Just a thought.  The precise definition of "samid" may vary by region.  The 
assumption that the recipes in al-Bagdadhi are Persian recipes may be in 
error.  Some of them may be recipes collected elsewhere and included in the 
collection, thus producing the definition discrepencies noted in the crique 
and response.

Bear

>> Sweet Delights from a Thousand and One Nights: The Story of Traditional 
>> Arab Sweets has arrived.
>
> On page xv, they define samidh as " in medieval recipes, a type of flour."
>
> On page xvii, they write " There are also times when we simply used our 
> tastebuds in cooking. A case in point is samidh,
> an ingredient called for in a number of recipes. Nawal Nasrallah's 
> definition of this type of flour is that it is a finely ground flour, 
> while Charles Perry on the other hand, explains that samidh is coarser 
> than flour. (A Critique' 4, 37). For certain recipes, we tried both flour 
> and extra-fine semolina. The extra-fine worked out well taste-wise and 
> texture-wise. this type of semolina is available in Middle Eastern and 
> Mediteranean markets."
>
> The critique is of course the one from PPC
> https://prospectbooks.co.uk/samples/Baghdad-critique.pdf
>
> Nawal Nasrallah writes there: "About samıd,
> Perry left it untranslated because ‘it might refer to a
> particular kind of wheat.’ It sure does, but you also wonder why Perry
> did not himself try to find out what it is for his readers.

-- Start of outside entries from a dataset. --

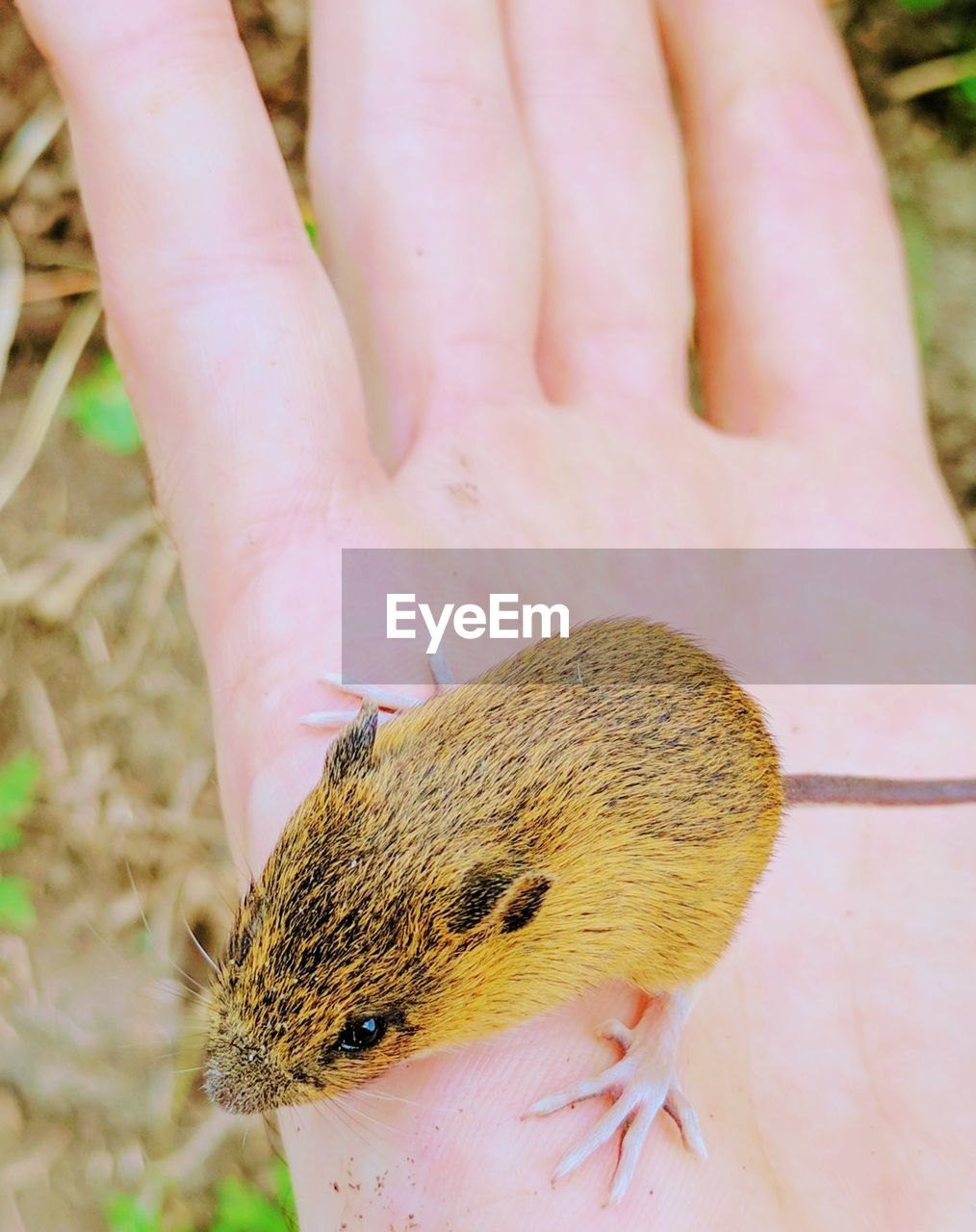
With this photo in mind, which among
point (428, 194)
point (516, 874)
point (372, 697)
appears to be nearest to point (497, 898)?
point (516, 874)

> According to medieval sources, samıd
> in the eastern region of the
> Islamic world is a particular kind of fine flour, bran free, high in 
> starch
> content, and low in gluten."
>
> Charles Perry replied "On samıd I must differ with Nasrallah.
> Samıd referred to a coarser product than flour, as shown by the fact that 
> poppy seed is ground to
> samıd (meal) in several recipes, rather than to flour (†a ̨ın or daqıq),
> just as poppy seed is typically ground to meal today."
>
> Johnnae
>
> On Aug 16, 2013, at 11:09 AM, Johnna  wrote:
>
>> Looks like the brand new book Sweet Delights from a Thousand and One 
>> Nights: The Story of ... By Habeeb Salloum, ‎Muna Salloum, Leila Salloum 
>> Elias ‎ - 2013 - ‎Calls for “samidh flour.”  snipped
>>
>> Johnnae
>>
>> On Aug 15, 2013, at 11:14 AM, David Friedman wrote:
>>
>>> It's worth noting that Nasrallah's standard description of samidh flour 
>>> is "high in starch and bran free."